**PAGE EXTRACT**
□ □ □ □ □

Militant Left is a Trotskyist political party active in both the Republic of Ireland and Northern Ireland. After a split, in 2019, in the Committee for a Workers' International (1974), the group was founded by former members of the Socialist Party who wished to affiliate to the 'refounded' Committee for a Workers' International (2019). Initially known as CWI Ireland, it renamed itself Militant Left in 2020.

The group has one public representative, Donal O'Cofaigh, on Fermanagh and Omagh District Council. O'Cofaigh had previously been a councillor for Sinn Féin in Fermanagh, but resigned in 2009 to join the Socialist Party. While a member of the Socialist Party from 2009 to 2019, he was also a member of the Labour Party (LPNI) and subsequently the Cross-Community Labour Alternative. He was elected to Fermanagh and Omagh District Council in the 2019 Northern Ireland local elections as a Socialist Party member running under the Cross-Community Labour Alternative name, but left to join CWI Ireland later that year.

□ □ □ □ □

**DIRECTION 1**
In the passage on Militant Left, what name did the group use before renaming itself in 2020?

□ □ □ □ □

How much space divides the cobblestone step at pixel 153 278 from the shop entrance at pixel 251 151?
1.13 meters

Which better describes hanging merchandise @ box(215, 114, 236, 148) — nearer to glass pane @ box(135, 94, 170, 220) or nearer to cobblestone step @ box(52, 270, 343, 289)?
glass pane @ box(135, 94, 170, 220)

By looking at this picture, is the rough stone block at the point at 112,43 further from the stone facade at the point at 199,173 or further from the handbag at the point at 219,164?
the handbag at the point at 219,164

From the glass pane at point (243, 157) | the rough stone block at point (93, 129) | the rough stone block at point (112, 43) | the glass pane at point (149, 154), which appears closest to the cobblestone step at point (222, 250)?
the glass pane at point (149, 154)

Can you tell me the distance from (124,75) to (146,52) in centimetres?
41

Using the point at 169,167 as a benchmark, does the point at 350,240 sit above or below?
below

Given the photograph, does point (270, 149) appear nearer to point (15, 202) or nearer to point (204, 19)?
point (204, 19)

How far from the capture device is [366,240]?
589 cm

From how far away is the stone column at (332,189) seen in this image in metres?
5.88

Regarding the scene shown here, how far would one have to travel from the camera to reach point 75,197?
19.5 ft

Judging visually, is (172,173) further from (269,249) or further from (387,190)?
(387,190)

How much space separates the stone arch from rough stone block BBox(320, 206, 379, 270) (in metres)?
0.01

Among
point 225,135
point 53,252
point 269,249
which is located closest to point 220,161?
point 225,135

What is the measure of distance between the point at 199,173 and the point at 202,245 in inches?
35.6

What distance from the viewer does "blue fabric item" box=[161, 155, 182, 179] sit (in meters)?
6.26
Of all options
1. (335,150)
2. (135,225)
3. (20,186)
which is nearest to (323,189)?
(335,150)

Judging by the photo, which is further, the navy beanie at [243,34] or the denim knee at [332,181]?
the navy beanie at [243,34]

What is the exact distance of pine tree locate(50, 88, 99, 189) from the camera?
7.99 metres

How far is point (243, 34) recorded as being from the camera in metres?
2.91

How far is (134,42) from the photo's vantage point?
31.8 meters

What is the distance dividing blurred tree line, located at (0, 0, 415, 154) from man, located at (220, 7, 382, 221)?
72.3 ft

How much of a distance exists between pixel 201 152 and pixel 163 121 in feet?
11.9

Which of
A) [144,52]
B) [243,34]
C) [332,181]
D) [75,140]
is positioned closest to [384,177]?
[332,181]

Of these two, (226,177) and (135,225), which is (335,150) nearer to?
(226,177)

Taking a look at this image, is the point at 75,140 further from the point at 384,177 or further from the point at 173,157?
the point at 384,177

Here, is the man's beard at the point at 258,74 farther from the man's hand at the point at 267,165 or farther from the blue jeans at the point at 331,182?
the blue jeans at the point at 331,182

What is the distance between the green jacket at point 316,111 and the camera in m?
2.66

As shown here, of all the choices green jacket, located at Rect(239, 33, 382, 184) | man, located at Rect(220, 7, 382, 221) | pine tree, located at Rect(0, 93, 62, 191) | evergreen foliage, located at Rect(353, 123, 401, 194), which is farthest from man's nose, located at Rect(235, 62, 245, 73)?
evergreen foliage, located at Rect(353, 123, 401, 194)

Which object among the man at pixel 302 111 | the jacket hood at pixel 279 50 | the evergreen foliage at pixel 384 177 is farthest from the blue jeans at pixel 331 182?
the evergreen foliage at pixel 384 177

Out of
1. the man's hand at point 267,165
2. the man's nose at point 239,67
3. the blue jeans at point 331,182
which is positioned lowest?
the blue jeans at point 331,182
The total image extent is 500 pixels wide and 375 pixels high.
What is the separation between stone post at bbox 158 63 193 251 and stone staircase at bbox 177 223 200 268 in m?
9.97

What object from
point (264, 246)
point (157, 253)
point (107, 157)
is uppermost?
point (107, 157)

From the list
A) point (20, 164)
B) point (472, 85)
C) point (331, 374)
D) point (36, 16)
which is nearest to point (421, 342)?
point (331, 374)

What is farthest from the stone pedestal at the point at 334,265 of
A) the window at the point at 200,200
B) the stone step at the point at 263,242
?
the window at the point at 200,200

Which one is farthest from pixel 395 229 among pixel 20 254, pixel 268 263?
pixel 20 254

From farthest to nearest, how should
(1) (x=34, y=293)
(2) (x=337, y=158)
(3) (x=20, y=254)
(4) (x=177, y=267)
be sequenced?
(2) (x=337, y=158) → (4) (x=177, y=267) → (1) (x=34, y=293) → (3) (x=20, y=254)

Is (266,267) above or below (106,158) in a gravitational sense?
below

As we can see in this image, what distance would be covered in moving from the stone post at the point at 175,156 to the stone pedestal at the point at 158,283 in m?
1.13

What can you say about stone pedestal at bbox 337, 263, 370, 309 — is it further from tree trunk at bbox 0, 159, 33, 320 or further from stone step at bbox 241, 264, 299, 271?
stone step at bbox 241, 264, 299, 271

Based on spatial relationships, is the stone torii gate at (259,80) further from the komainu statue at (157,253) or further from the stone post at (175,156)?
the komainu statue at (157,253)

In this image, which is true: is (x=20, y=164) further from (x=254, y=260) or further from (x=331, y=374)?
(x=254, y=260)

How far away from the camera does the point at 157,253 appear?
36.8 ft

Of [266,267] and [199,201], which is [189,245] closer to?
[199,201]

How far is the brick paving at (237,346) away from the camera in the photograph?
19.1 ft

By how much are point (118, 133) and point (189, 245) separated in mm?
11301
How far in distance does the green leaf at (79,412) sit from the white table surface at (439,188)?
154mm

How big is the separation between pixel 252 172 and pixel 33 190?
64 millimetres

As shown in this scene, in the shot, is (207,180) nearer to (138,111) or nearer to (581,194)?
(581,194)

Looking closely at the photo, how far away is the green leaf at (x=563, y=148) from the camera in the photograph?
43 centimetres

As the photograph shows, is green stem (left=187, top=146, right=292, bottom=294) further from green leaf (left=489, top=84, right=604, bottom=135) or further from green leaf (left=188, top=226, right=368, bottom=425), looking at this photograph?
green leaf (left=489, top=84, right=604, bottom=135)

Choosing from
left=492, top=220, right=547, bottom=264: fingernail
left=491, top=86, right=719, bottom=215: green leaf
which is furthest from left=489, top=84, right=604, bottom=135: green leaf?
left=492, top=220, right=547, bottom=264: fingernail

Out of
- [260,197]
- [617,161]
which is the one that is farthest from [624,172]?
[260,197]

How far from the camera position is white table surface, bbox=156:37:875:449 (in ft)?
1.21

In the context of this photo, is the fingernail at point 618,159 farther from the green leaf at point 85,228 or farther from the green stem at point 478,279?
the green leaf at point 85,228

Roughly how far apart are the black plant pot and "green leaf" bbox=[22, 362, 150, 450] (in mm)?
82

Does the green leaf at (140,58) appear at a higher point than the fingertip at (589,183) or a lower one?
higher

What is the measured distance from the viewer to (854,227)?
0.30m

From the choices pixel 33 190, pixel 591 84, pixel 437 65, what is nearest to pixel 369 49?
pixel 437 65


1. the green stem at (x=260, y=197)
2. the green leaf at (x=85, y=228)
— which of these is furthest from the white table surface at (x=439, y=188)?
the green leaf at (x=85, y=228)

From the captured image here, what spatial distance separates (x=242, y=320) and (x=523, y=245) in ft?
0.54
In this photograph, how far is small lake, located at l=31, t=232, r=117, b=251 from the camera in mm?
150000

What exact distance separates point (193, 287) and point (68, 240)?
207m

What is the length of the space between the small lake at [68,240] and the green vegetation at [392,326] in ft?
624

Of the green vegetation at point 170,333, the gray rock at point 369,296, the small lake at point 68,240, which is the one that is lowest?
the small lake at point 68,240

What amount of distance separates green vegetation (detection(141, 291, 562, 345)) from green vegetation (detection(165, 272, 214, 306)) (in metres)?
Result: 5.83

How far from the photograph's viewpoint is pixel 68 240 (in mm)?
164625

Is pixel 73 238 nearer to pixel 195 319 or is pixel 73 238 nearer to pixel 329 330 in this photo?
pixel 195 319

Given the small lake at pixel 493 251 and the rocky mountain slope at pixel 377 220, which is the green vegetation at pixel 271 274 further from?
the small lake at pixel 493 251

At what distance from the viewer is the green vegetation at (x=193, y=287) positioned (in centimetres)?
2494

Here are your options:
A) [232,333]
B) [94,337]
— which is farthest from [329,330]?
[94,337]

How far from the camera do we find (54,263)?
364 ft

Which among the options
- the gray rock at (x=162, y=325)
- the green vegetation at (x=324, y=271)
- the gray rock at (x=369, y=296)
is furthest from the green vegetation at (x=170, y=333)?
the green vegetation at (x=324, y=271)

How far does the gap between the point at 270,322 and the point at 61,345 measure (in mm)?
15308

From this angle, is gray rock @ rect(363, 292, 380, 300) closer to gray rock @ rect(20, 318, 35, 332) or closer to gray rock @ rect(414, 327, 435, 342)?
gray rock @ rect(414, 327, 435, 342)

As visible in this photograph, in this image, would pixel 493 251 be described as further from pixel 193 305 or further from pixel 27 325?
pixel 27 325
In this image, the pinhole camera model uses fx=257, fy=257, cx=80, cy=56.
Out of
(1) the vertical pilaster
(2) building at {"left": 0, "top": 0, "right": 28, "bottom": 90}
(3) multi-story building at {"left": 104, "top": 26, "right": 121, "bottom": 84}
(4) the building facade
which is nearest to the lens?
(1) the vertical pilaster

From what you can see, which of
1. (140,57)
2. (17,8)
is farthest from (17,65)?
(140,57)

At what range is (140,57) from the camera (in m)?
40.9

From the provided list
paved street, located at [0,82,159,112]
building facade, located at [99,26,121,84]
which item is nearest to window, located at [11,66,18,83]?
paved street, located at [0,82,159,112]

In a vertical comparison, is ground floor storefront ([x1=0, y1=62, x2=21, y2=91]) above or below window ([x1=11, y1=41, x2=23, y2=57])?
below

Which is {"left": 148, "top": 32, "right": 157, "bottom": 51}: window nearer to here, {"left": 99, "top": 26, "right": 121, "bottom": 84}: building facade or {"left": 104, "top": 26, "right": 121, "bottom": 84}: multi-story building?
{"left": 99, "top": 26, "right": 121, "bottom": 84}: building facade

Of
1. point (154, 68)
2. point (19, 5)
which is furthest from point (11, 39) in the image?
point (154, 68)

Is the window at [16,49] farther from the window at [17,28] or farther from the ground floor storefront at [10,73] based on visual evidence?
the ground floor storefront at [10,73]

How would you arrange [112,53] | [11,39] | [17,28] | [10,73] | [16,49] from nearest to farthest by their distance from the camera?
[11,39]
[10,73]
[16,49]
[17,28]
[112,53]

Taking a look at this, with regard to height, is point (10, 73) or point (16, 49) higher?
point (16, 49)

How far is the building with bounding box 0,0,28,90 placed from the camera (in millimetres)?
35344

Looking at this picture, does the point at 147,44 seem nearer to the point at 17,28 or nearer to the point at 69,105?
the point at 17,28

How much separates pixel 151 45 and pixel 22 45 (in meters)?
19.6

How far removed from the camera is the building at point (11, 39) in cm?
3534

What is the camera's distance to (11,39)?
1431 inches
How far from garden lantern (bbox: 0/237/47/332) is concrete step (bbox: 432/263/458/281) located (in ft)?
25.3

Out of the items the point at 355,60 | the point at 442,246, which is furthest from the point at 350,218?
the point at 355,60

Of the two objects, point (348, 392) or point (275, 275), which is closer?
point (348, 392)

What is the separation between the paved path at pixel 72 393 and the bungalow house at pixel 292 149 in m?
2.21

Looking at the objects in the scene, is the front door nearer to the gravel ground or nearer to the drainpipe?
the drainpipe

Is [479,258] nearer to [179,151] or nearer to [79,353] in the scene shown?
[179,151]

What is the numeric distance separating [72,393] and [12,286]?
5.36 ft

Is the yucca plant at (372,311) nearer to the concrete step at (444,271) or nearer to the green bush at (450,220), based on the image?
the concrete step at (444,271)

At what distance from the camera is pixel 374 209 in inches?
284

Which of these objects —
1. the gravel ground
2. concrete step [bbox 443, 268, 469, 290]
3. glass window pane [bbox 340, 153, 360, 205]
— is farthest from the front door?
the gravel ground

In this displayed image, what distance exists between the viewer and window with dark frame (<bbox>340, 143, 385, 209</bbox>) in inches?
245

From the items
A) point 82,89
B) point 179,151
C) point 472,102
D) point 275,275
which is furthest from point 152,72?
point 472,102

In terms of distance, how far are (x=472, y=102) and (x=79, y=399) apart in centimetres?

□ □ □ □ □

**DIRECTION 2**
Arrange the lines of the records from the line with "Of all options" to the line with "7.99 metres" as a JSON list of strings, one string per line, leaving out blank lines.

**WRITTEN REPLY 1**
CWI Ireland

**WRITTEN REPLY 2**
[
  "Of all options",
  "1. (335,150)",
  "2. (135,225)",
  "3. (20,186)",
  "which is nearest to (323,189)?",
  "(335,150)",
  "Judging by the photo, which is further, the navy beanie at [243,34] or the denim knee at [332,181]?",
  "the navy beanie at [243,34]",
  "What is the exact distance of pine tree locate(50, 88, 99, 189) from the camera?",
  "7.99 metres"
]